(Beginning of Reading passage)

Molecular Pathology — MCQs

Molecular Pathology Indian Medical PG Practice Questions and MCQs

Question 61: Which of the following is a pro-apoptotic factor?

A. Bax (Correct Answer)
B. Bcl-2
C. Bcl-xL
D. Mcl-1

Explanation: **Explanation:** Apoptosis (programmed cell death) is tightly regulated by the **Bcl-2 family of proteins**, which act as a molecular switch for the intrinsic (mitochondrial) pathway [2]. These proteins are categorized into two functional groups: pro-apoptotic and anti-apoptotic. **Why Bax is Correct:** **Bax** (along with **Bak**) is a **pro-apoptotic effector** protein [1]. When activated by cellular stress or DNA damage, Bax and Bak oligomerize and insert into the outer mitochondrial membrane. This creates pores, leading to **Mitochondrial Outer Membrane Permeabilization (MOMP)**. This allows the release of **Cytochrome c** into the cytosol, which activates the caspase cascade, ultimately leading to cell death. **Why the Other Options are Incorrect:** * **Bcl-2, Bcl-xL, and Mcl-1 (Options B, C, and D):** These are all **anti-apoptotic (pro-survival)** proteins [1]. They reside in the mitochondrial membranes and cytosol, where they bind to and inhibit pro-apoptotic sensors and effectors. Their primary role is to prevent the leakage of Cytochrome c, thereby keeping the cell alive. **High-Yield Clinical Pearls for NEET-PG:** * **The Ratio Matters:** The balance between pro-apoptotic (Bax/Bak) and anti-apoptotic (Bcl-2/Bcl-xL) factors determines the cell's fate [2]. * **BH3-only proteins:** Proteins like **Bad, Bim, and Bid** are "sensors" that neutralize anti-apoptotic proteins, allowing Bax/Bak to function. * **Follicular Lymphoma:** Characterized by the **t(14;18)** translocation, which leads to the overexpression of **Bcl-2**, preventing apoptosis and allowing neoplastic B-cells to survive [3]. * **Mnemonic:** "Bax" and "Bak" make the mitochondrial membrane "leak." **References:** [1] Kumar V, Abbas AK, et al.. Robbins and Cotran Pathologic Basis of Disease. 9th ed. Neoplasia, p. 310. [2] Kumar V, Abbas AK, et al.. Robbins and Cotran Pathologic Basis of Disease. 9th ed. Cellular Responses to Stress and Toxic Insults: Adaptation, Injury, and Death, pp. 64-65. [3] Kumar V, Abbas AK, et al.. Robbins and Cotran Pathologic Basis of Disease. 9th ed. Neoplasia, pp. 310-311.

(End of Reading passage)
(Beginning of Records supplied)

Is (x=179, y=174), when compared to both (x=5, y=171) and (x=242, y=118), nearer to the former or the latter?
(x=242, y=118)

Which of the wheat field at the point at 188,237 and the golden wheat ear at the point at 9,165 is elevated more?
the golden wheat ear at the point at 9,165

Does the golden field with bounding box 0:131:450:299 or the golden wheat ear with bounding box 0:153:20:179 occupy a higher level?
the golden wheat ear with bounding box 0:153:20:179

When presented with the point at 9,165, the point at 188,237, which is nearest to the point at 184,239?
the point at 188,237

(End of Records supplied)
(Beginning of Records supplied)

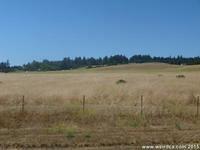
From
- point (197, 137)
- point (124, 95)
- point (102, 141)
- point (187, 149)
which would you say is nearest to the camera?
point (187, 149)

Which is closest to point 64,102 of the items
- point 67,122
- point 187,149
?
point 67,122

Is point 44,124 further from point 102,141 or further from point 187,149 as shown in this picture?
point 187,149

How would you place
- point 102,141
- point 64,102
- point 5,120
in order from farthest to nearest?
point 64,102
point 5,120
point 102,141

(End of Records supplied)
(Beginning of Records supplied)

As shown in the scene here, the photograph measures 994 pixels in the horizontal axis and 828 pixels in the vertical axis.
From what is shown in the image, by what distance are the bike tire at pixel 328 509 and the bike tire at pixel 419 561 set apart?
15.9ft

(End of Records supplied)

Task brief: Repeat the part of the molecular pathology text starting with "Molecular Pathology Indian" and going on through "Bax (Correct Answer)". This data comes from a separate source.

Response to this task:
Molecular Pathology Indian Medical PG Practice Questions and MCQs

Question 61: Which of the following is a pro-apoptotic factor?

A. Bax (Correct Answer)